Al-Zawahiri: Bin Ladin still in charge
Al-Qaida deputy chief Ayman al-Zawahiri has said in a video posted on a website that the network’s leader Osama bin Ladin is alive and leading the jihad against the West.
In a bid to play down US claims of achieving progress in the “war on terror”, al-Zawahiri said al-Qaida was expanding, spreading and getting stronger, and called on supporters to attack oil sites in Muslim countries.
“All the lies that [US President George] Bush tries to delude the Americans with, saying that he destroyed half, or three quarters of al-Qaida are but nonsense merely in his own head,” al-Zawahiri said in the video.
“We want to tell all the Muslims and the mujahidin al-Qaida, thank God, is expanding and increasing in strength,” he said.
“I call on mujahidin to focus their attacks on Muslims’ embezzled oil. Most of its revenues go to the enemies of Islam; meanwhile most of what is left is taken by the thieves who are ruling our countries.”
US bases
Al-Zawahiri accused the US of trying to control Iraq‘s wealth and maintain military bases away from the reach of mujahidin even after it eventually withdraws from the country.

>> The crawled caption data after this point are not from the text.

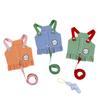 25 Estilo K de Rayas en Pecho y Espalda Gatos y Perros Mascotas Primavera y Verano Nuevo Conjunto de Correa de Tracción para Salir Ropa para Perros Pequeños Teddy Bichon
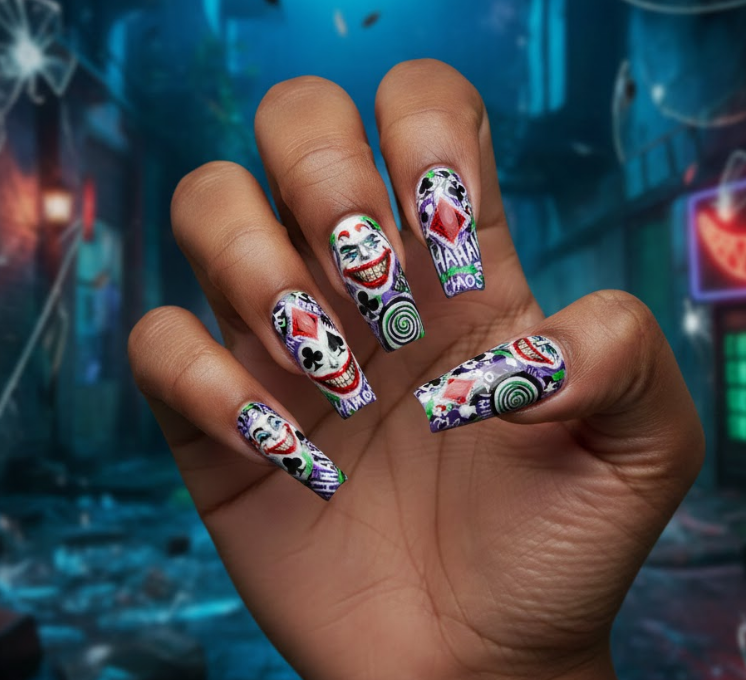 joker nails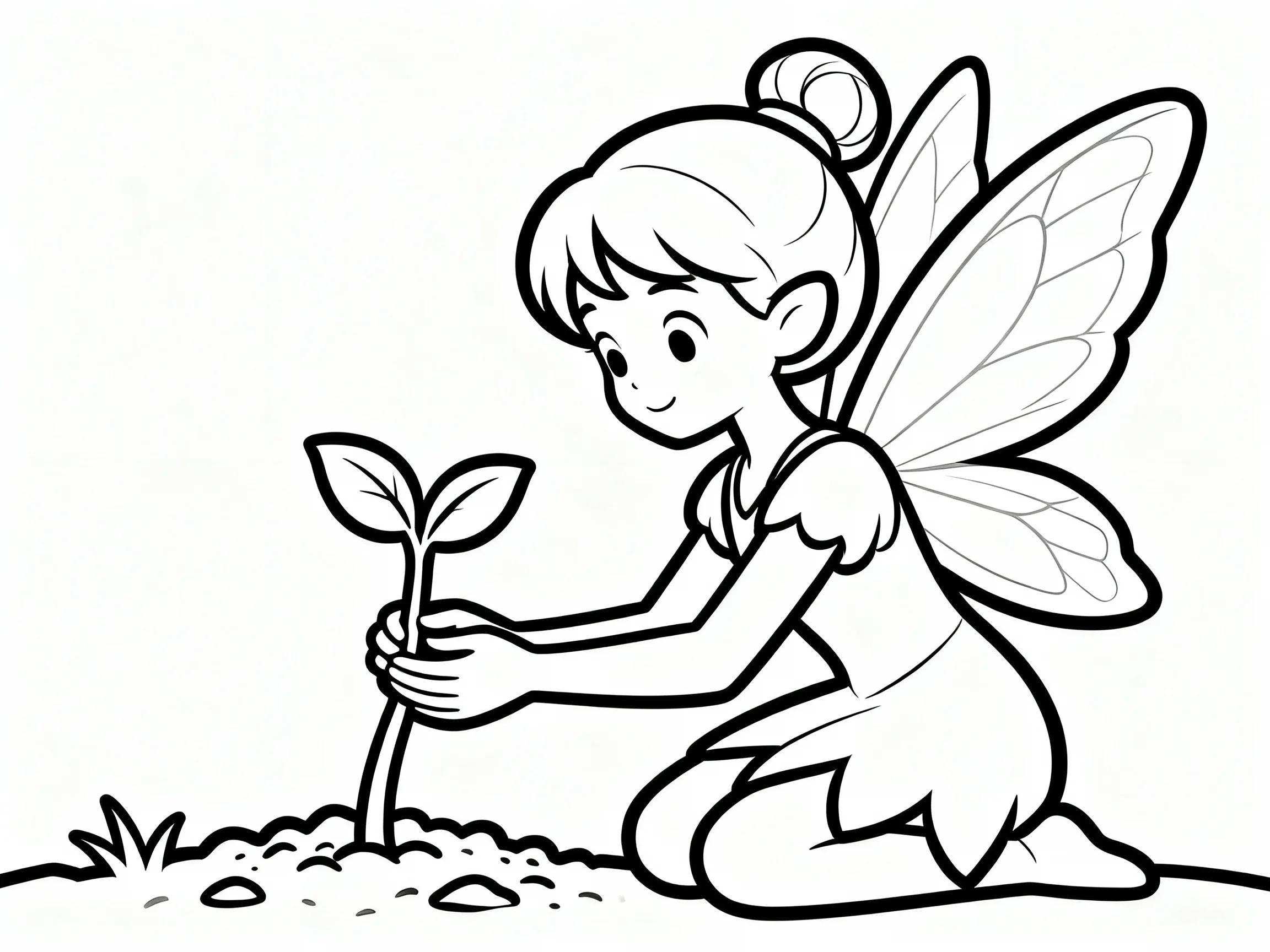 Fairy with Sprout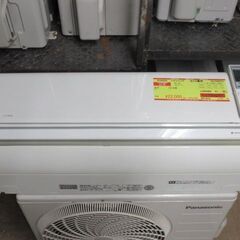 K04203 パナソニック 中古エアコン 主に6畳用 冷房能力 2.2KW ／ 暖房 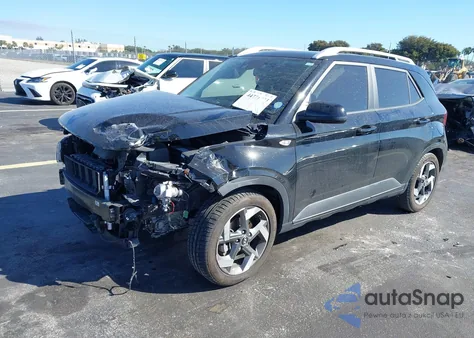 2022 Hyundai Venue Sel z USA, uszkodzony, nr VIN KMHRC8A38NU142159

He claimed responsibility for London‘s July attacks saying that the British policy in Iraq and Palestine, and its hostility to Islam, justified what happened in London.

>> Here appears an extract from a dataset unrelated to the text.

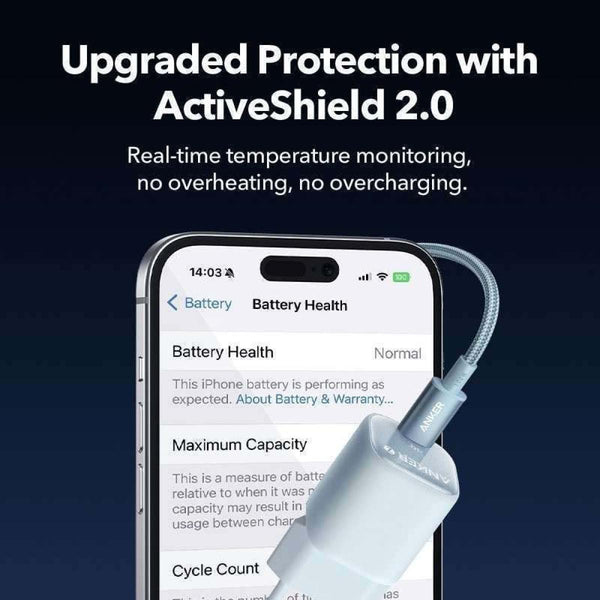 Anker Charger 20W 1C White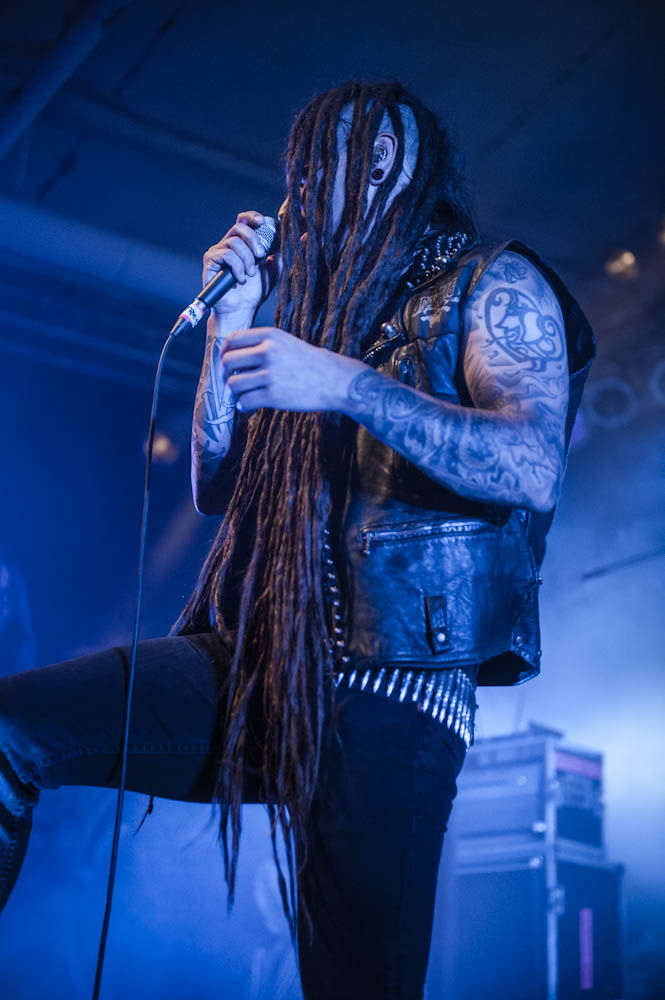 Amorphis live, Köln / Essigfabrik, 05.11.2013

He also called on “resistance factions” in Iraq to unite, and urged Arabs, Kurds and Turkmen to form one political entity to liberate Iraq.
It was al-Zawahiri’s first appearance since a videotape on 19 September when he claimed responsibility for the deadly attacks on London‘s transport system in July.
Aljazeera on 4 August aired a video of al-Zawahiri warning Britain and the US of more attacks, exactly four weeks after the London bombing, which was followed by failed copycat attacks a fortnight later.
The al-Qaida network has claimed attacks around the world, including the 11 September 2001 attacks on the US.
Main strategist
The US believes al-Zawahiri, who has a $25 million bounty on his head, is the main strategist and key ideologist in the chain of command of al-Qaida.
Al-Zawahiri has been implicated in the 1981 assassination of the then Egyptian president Anwar al-Sadat, and the massacre of foreign tourists in the Nile resort of Luxor in 1997.
An eye surgeon by training and from a wealthy Egyptian family, he faces a death sentence in Egypt.
Before becoming Bin Ladin’s right-hand man, he was the leader of the Jihad group, which spearheaded together with the Jamaa Islamiyah organisation a wave of attacks that rocked Egypt in the 1990s.